Этот момент действительно важен.

Она этого не знает. Я этого не знаю. Прямо сейчас – нет. Прямо сейчас этот момент совершенно не выглядит важным. Прямо сейчас он выглядит как утро Дня благодарения, а Делорс уже устала.

Она поднялась до рассвета и напомнила мне вынуть из холодильника индейку весом в девять с половиной кило, чтобы та обогрелась. Затем проехала четыре квартала, отделяющие ее дом от моего, чтобы заняться приготовлением ужина на всю нашу большую семью. Еще нет и одиннадцати, но она занимается этим уже несколько часов.

Нарубить, смешать, приправить. Она трудится в поте лица.

А я наблюдаю за ней.

Это не так ужасно, как звучит.

Я не то чтобы ничего не делаю.

Я не бесполезна.

Я подаю ей то, что она просит. Кроме того, к моей груди в детском слинге приторочена моя трехмесячная дочь, а на бедре у меня сидит другая дочь, полутора лет от роду. Старшей, одиннадцатилетней, я уже соорудила прическу, выключила телевизор, который она смотрела, и впихнула в детские руки книжку.

И еще мы разговариваем. Мы с сестрой. Мы разговариваем. Обмениваемся новостями о том, что произошло после нашего последнего разговора, э-э… вчерашнего или, может быть, позавчерашнего.

Ну, ладно. Хорошо. Это я говорю.

Я говорю. Она готовит. Я все говорю, и говорю, и говорю. Мне многое нужно ей рассказать. Я перечисляю ей все приглашения, которые получила за последнюю неделю. Один отправитель хочет, чтобы я выступила на конференции, другой приглашает на светскую вечеринку, а еще меня просят приехать в такую-то страну и встретиться с ее королем, а также выступить в сякой-то телепрограмме. Я перечисляю десять или одиннадцать полученных приглашений. Рассказываю о каждом во всех подробностях.

Признаюсь вам, что попутно я вбрасываю пару лакомых кусочков, сплетаю пару побасенок, укладываю еще отрезок рельсов. Я намеренно немножко хвастаюсь – пытаюсь добиться от своей старшей сестры какой-то реакции. Я хочу произвести на нее впечатление. Хочу, чтобы она считала меня крутой.

Видите ли, я росла в прекрасной семье. Мои родители, братья и сестры обладают многими замечательными качествами. Все они невообразимо красивы и умны. И, как я уже говорила, все выглядят свеженько, точно младенчики в утробе. Но у всех членов моей семьи, моих ближайших родственников, есть один общий, огроменный, отвратительный, преступный изъян.

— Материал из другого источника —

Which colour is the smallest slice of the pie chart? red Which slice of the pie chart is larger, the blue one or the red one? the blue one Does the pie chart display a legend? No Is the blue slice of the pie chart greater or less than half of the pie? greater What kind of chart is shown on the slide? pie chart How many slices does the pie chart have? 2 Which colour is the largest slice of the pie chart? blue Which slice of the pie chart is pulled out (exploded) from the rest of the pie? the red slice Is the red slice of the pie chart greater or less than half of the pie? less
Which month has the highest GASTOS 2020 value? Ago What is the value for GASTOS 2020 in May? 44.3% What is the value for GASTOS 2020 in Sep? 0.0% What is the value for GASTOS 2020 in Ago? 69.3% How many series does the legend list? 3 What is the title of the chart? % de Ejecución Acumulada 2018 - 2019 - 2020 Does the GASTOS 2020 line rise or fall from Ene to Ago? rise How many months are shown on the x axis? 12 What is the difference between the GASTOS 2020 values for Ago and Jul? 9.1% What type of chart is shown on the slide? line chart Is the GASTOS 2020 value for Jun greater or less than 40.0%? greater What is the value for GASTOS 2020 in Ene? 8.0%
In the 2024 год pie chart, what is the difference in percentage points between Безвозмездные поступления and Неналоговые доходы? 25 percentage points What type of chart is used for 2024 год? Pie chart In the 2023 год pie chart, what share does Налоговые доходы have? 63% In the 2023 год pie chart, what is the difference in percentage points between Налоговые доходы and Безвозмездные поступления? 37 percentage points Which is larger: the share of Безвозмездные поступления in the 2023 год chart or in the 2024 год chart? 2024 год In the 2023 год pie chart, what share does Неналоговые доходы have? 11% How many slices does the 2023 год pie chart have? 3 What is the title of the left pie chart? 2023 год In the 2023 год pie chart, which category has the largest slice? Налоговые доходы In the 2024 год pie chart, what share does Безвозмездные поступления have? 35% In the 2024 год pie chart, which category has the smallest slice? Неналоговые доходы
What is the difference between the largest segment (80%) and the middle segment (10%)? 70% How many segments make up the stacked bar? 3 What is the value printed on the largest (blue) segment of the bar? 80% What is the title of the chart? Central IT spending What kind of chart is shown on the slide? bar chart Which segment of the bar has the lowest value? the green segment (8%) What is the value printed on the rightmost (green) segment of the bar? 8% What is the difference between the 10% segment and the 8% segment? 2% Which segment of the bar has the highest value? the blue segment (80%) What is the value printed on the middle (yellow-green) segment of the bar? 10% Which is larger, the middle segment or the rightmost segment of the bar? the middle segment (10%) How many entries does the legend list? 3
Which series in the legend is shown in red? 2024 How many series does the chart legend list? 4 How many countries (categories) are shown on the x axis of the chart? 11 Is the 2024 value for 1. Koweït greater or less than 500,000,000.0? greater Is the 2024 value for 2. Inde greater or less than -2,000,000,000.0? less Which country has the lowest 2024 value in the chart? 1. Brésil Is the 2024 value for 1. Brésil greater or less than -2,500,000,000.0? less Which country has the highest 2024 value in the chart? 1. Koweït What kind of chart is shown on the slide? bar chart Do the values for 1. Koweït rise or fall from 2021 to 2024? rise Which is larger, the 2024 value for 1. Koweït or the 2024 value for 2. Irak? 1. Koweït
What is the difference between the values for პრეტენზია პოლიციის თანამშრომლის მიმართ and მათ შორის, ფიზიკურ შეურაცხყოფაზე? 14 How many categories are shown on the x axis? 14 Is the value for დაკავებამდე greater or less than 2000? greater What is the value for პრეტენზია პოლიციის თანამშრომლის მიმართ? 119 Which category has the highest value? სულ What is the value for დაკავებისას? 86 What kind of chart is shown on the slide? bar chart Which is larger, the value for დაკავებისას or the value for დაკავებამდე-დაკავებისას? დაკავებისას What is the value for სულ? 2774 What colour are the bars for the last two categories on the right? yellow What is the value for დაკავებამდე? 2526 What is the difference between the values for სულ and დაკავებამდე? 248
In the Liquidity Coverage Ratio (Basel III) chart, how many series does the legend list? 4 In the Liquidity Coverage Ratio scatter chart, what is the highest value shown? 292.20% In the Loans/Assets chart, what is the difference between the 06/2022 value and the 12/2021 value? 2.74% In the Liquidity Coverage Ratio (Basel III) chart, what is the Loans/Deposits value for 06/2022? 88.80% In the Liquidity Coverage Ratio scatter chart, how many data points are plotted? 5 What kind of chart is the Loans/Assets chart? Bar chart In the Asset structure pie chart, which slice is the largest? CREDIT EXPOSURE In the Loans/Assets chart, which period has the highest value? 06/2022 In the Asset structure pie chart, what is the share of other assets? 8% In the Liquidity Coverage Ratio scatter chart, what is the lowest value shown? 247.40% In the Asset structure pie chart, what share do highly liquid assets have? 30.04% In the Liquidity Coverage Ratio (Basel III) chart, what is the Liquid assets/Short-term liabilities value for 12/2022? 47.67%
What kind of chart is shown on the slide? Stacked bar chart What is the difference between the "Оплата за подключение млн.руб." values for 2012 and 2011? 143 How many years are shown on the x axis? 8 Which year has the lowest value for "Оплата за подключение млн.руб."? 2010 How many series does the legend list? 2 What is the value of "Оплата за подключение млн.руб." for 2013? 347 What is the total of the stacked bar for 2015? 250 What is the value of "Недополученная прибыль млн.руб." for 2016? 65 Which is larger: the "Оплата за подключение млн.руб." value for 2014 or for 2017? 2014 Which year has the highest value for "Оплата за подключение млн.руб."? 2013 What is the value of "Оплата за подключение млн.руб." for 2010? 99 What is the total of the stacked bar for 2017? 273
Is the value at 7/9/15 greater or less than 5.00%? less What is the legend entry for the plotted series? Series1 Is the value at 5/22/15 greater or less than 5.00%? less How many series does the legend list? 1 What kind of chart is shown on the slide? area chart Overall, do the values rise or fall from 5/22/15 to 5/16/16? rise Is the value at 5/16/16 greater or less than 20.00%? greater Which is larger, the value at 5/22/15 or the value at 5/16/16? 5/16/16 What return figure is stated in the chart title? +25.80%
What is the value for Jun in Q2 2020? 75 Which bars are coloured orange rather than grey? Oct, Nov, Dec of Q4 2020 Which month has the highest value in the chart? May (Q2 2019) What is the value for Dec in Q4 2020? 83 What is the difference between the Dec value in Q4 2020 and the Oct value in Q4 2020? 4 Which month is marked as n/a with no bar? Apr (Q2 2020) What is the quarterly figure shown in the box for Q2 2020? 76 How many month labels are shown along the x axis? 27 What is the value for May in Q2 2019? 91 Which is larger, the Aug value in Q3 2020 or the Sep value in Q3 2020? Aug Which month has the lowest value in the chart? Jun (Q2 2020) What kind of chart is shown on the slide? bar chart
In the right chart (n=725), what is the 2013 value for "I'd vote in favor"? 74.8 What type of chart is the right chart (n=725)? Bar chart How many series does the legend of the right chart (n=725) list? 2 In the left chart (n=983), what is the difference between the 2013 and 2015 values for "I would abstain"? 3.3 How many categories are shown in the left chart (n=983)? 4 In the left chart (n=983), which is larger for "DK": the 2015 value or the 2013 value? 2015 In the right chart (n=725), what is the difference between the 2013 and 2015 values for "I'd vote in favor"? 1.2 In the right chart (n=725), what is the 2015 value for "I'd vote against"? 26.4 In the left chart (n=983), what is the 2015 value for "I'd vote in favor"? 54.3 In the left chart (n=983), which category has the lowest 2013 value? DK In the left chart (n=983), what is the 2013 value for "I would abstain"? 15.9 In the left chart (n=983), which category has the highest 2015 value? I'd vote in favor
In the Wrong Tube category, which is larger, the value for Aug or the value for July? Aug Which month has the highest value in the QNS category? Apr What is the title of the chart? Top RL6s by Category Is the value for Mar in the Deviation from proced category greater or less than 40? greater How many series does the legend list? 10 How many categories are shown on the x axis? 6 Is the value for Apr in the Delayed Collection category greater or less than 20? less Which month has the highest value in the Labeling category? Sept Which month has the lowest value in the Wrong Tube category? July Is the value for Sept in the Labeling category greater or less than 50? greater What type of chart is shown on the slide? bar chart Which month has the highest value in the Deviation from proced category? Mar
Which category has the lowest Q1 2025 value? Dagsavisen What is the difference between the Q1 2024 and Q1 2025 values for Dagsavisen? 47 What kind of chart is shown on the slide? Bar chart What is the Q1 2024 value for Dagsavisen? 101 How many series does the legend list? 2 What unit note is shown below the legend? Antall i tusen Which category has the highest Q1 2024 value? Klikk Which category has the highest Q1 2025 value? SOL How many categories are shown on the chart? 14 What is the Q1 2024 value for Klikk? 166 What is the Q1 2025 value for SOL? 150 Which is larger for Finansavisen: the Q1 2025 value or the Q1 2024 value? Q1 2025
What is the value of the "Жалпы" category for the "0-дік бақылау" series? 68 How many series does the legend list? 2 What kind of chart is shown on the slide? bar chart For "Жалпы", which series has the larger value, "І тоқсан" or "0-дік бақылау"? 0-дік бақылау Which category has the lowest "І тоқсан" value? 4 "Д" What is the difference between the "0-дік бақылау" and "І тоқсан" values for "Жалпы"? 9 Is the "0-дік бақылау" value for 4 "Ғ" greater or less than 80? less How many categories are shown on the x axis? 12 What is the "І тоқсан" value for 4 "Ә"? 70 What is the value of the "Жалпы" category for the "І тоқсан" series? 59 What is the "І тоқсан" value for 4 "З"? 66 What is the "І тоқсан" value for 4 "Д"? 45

Они ни в грош не ставят мою работу.

Вот совсем.

Никто из них.

Ни один.

Их всерьез удивляет то, что я могу на кого-то производить впечатление. По какой бы то ни было причине. Люди, которые ведут себя по отношению ко мне так, словно я самую малость их интересую, приводят моих родственников в глубокое недоумение. Они озадаченно пялятся друг на друга всякий раз, когда кто-нибудь обращается со мной как с человеком, отличным от того существа, которое они привыкли видеть во мне, – от их напрочь безбашенной, чрезмерно болтливой младшенькой сестрички.

Голливуд – место странное. Здесь легко потерять контакт с реальностью. Но ничто не возвращает человека на землю так, как толпа братьев и сестер, которые, стоит кому-нибудь попросить у тебя автограф, принимаются переспрашивать неподдельно перепуганным тоном: «У нее? Автограф – у Шонды? Вы уверены? У Шонды? Нет, погодите-ка, что, правда у Шонды? У Шонды РАЙМС? Но почему?!»

Это верх грубости. И все же… подумайте, как много раздутых эго было бы спасено, если бы у каждого из них имелось по пять старших братьев и сестер. Они меня любят. Очень. Но они не потерпят никакой селебрити-VIP-чепухи от малышки в очках со стеклами толстыми, как бутылочные донца, которая на их глазах заблевала супом с лапшой-буковками все заднее крыльцо дома, а потом поскользнулась и влетела в комочки рвоты физиономией.